I’ve never heard of Rob Dauster. He’s apparently NBC’s college hoops blogger. Today, he wrote what I consider to be the worst blog post in the history of blog posts… and this comes from a guy who green-lit Jim’s Nicki Minaj conspiracy theory.

Watch the grammatical gymnastics it takes to blame Villanova’s 31-4 run (!!!) on successive TV timeouts after Oklahoma started strong at the beginning of the second half:

But since it was the first timeout called during the second half, it was extended into a TV timeout, sending the teams to their benches for 2:30 that would turn into close to a three-minute delay from whistle to whistle. When play resumed, it took Villanova’s Josh Hart 25 seconds to collect his own miss and score while getting fouled.

That meant that the clock had now ticked below the 16 minute mark, meaning that we were about to sit through another TV timeout. In the end, the amount of time that lapsed from the moment Woodard scored to the moment that Oklahoma was back in possession of the ball was nearly half of a normal halftime.

That’s one way eliminate momentum.

“That broke us,” Oklahoma’s Ryan Spangler said.

“Never recovered from that,” head coach Lon Kruger said. “Kind of snowballed downhill the rest of the way.”

? Yes, those are things that happened. The same way it was windy before I went to bed last night. The wind happened, and then I went to bed. That was the order of things. Did the wind send me to bed? No. Did I turn up the heat maybe just a little bit because of said wind, thus resulting in me getting tired more quickly? Maybe a little. But I was planning on going to bed anyway, the same way Villanova was going to THROTTLE THE EVER LIVING SHIT out of Oklahoma whether there were two or 10 TV timeouts. It wasn’t the stoppages that led to them shooting 71% and Hield not taking a shot in the final 13 minutes of the game (which is a mythical stat I will never understand).

But wait, there’s more!

The NCAA changed their television timeout rules during the offseason. In an effort to avoid TV timeouts on back-to-back whistles, they implemented a rule that any called timeout that occurred within 30 seconds of a scheduled TV timeout will turn into the TV timeout … unless it’s the first timeout of the second half.

And that rule absolutely impacted the outcome of a game in the Final Four. I’m not saying that Oklahoma would have won had they not had to deal with those two TV timeouts, but I find it hard to believe they would have wilted the way that they did.

Those five or six minutes of manufactured, revenue-generating ad space torpedoed Oklahoma’s comeback attempt.
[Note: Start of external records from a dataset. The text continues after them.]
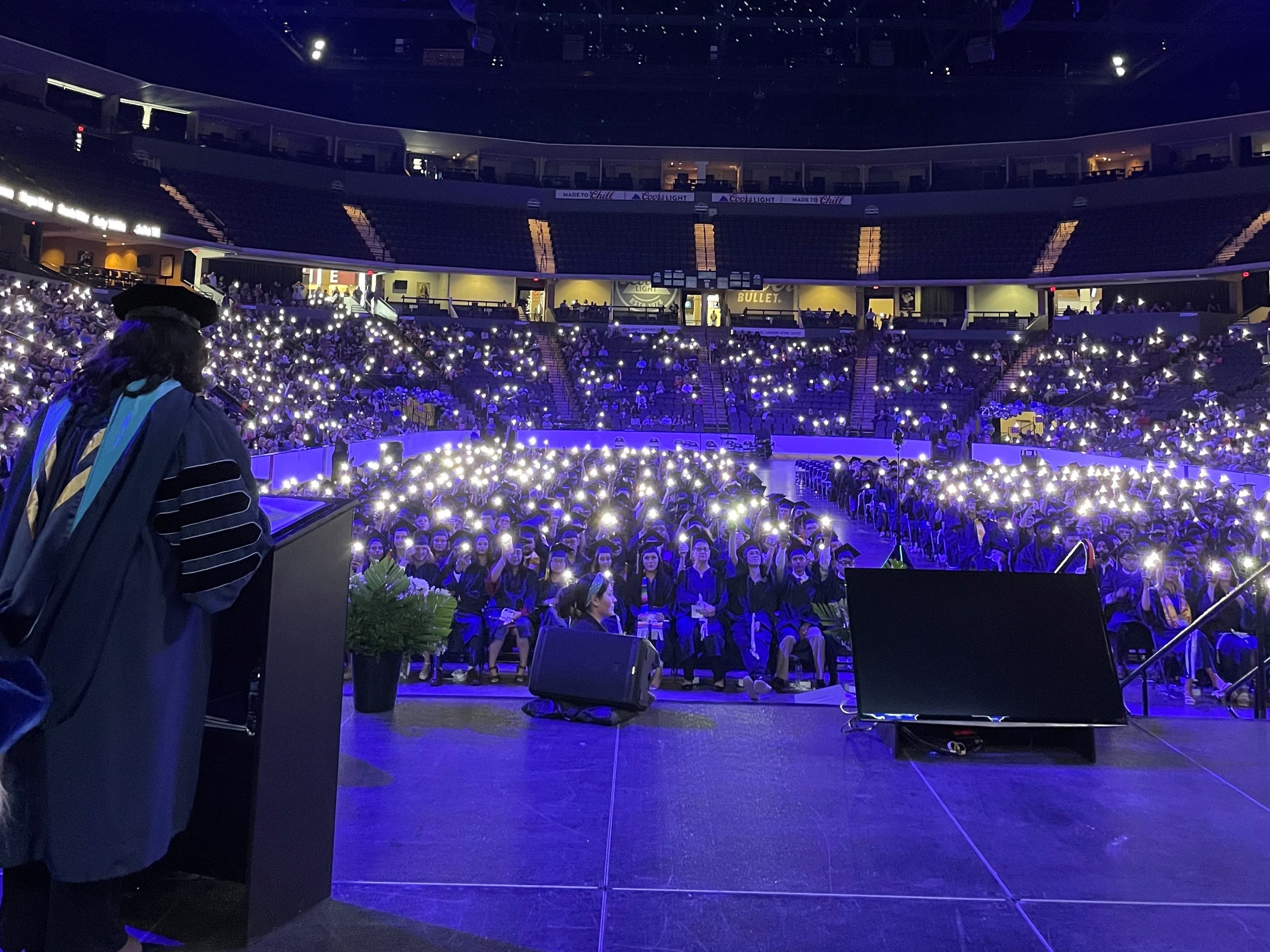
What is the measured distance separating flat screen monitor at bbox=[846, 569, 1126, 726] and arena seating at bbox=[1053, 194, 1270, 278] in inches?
1663

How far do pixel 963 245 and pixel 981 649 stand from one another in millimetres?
45664

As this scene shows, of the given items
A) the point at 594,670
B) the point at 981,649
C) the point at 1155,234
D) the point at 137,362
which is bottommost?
the point at 594,670

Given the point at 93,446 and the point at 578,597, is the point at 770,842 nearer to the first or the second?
the point at 93,446

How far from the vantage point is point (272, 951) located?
8.21ft

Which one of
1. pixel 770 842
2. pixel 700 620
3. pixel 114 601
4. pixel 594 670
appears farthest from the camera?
pixel 700 620

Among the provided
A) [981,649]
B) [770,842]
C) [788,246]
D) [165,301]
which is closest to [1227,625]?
[981,649]

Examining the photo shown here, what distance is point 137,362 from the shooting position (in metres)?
2.34

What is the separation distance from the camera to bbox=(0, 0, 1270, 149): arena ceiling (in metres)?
33.0

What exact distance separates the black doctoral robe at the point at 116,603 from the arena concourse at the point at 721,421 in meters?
0.22

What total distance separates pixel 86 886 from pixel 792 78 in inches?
1624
Maybe we should take another look at that rule.

Oh my. Absurd.

Now, there’s certainly a story here about how a new NCAA rule played a role in one of the most (the most?) dominant stretches in Final Four history. But the takeaway is that it, maybe, allowed Villanova to regroup themselves. It had nothing to do with the outcome, and little, if anything, to do with the run. Villanova was going to make an adjustment and regroup whenever that first TV timeout occurred. Which they did. And what’s convenient is that Dauster forgot to mention that there were five total timeouts of varying lengths during Villanova’s 31-4 run. So somehow all of those stoppages didn’t slow Nova from leveling the Sooners’ land and having sweet, basketball sex on it.